Directive 1:
Reproduce the passage of the topological data analysis overview, everything from "The goal is" down to "the surface allowed.", word for word.

Source extract:

--*--

This repository contains applications of Topological Data Analysis (TDA), interfacing with Dionysus. You are encouraged to read the detailed and more technical account of TDA on Wikipedia.

The goal is to eventually create networks of data topology for a few realistic datasets.

Results

Introduction

Topology main points, extremely informally:

  • Topology is about classes of surfaces continuously deformable into each other.
  • Surface is infinitely stretchy and compressible, but no ripping of the surface allowed.

Topological Data Analysis main points, also extremely informally:

  • Topological data is a discretization of ideas from topology.
  • TDA provides access to invariants (and more) under deformation.
  • "Data has shape, and shape has meaning."
  • TDA provides some understanding of high-dimensional (>3) space.

Dionysus:

  • Calculate topological features from data.
  • Package written in C++ with Python bindings.
  • Can access many functions and attributes.
  • Freely available, open sourced.
  • Used in R TDA.

For continuous space, famously, "the coffee cup is topologically equivalent to a donut", which can be viewed on Wikipedia. It's a bit different for a discrete space. In data analysis, we often rescale features and then run the data through a model. Topological invariants are insensitive to such transformations. Think of rescaling features as a deformation.

--*--

Directive 2:
Arrange the lines of the rows below as a JSON list of strings, one string per line with blank lines omitted, covering everything from the line containing "How far away from the camera does" down to the line containing "45812 millimetres".

Listed entries:
--*--

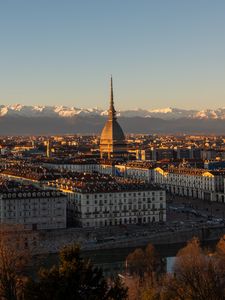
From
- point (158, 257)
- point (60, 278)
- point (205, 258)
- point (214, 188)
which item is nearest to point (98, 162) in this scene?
point (214, 188)

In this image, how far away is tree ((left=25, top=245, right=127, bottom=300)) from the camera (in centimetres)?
1502

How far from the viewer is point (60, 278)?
598 inches

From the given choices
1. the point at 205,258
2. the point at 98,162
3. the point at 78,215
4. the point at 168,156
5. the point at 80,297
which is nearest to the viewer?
the point at 80,297

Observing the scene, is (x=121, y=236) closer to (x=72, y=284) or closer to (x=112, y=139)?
(x=72, y=284)

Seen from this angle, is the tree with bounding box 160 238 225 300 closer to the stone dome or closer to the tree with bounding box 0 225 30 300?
the tree with bounding box 0 225 30 300

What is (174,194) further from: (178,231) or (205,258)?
(205,258)

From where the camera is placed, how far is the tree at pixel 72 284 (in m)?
15.0

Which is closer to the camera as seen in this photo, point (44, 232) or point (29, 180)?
point (44, 232)

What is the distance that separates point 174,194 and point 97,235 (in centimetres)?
2436

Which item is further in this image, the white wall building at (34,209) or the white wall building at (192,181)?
the white wall building at (192,181)

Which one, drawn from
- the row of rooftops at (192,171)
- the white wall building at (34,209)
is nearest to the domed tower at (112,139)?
the row of rooftops at (192,171)

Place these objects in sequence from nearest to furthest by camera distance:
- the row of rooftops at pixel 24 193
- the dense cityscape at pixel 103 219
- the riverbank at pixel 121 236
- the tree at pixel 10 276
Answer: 1. the tree at pixel 10 276
2. the dense cityscape at pixel 103 219
3. the riverbank at pixel 121 236
4. the row of rooftops at pixel 24 193

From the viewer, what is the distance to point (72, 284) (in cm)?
1516

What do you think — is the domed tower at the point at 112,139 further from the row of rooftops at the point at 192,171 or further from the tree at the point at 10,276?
the tree at the point at 10,276
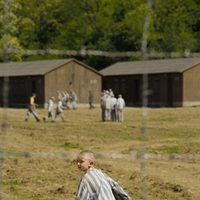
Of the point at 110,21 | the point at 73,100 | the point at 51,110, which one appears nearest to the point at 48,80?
the point at 73,100

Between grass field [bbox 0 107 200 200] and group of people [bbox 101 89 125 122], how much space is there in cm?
400

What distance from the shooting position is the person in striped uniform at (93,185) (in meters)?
8.07

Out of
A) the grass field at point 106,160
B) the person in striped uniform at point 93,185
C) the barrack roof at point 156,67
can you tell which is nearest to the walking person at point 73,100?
the barrack roof at point 156,67

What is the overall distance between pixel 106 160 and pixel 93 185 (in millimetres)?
9535

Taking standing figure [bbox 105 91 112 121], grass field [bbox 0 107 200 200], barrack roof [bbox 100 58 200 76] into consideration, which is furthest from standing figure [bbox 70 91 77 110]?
grass field [bbox 0 107 200 200]

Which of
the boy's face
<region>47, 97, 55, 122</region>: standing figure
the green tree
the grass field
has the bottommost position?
the grass field

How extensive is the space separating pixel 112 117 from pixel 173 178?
68.3 ft

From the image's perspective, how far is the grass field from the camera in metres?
13.4

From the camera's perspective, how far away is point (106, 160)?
1766 cm

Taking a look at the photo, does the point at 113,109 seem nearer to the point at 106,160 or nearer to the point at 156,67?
the point at 156,67

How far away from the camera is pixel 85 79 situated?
5628 centimetres

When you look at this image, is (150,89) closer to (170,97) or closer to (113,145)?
(170,97)

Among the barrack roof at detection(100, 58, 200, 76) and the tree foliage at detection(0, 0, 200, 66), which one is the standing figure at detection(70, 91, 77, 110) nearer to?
the barrack roof at detection(100, 58, 200, 76)

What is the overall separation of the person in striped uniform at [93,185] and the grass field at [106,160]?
0.84 metres
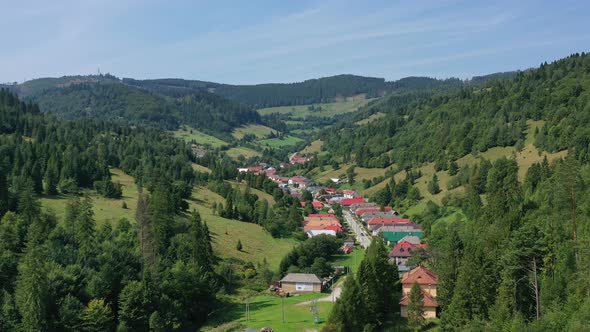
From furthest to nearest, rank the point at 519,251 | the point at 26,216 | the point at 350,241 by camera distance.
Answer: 1. the point at 350,241
2. the point at 26,216
3. the point at 519,251

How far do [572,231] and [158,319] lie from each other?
35030 millimetres

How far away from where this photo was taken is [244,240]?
80.9 m

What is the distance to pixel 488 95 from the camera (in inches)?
5965

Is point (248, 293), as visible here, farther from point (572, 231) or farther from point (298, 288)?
point (572, 231)

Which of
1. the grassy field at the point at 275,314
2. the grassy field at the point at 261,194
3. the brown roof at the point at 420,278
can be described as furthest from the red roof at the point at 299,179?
the brown roof at the point at 420,278

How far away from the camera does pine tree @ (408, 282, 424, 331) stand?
45812 millimetres

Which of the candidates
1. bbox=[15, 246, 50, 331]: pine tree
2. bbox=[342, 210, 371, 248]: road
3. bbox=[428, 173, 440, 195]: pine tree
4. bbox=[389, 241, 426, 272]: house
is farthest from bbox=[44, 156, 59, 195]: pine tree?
bbox=[428, 173, 440, 195]: pine tree

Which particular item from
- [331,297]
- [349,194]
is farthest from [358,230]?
[331,297]

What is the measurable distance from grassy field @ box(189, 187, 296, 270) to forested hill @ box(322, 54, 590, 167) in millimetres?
42709

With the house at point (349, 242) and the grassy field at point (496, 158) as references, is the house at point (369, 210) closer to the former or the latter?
the grassy field at point (496, 158)

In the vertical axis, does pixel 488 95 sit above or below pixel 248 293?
A: above

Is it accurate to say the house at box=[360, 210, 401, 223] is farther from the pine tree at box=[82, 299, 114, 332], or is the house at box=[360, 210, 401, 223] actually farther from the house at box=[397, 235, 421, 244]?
the pine tree at box=[82, 299, 114, 332]

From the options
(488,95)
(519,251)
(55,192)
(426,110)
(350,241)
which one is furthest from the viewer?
(426,110)

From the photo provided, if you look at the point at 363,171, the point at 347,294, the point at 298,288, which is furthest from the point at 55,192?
the point at 363,171
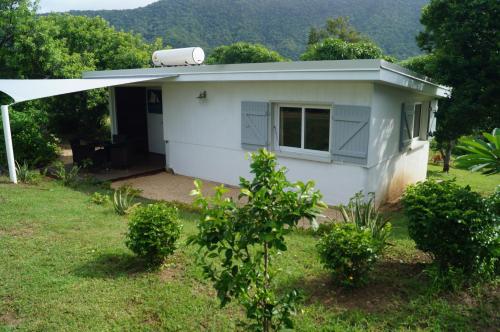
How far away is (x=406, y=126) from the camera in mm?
9102

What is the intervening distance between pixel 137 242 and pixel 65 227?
7.50 ft

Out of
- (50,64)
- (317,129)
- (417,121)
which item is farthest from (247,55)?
(317,129)

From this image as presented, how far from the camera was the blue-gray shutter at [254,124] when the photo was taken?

--*--

Finished answer 1:
The goal is to eventually create networks of data topology for a few realistic datasets.

Results

Introduction

Topology main points, extremely informally:

  • Topology is about classes of surfaces continuously deformable into each other.
  • Surface is infinitely stretchy and compressible, but no ripping of the surface allowed.

Finished answer 2:
[
  "How far away from the camera does pine tree @ (408, 282, 424, 331) stand?",
  "45812 millimetres"
]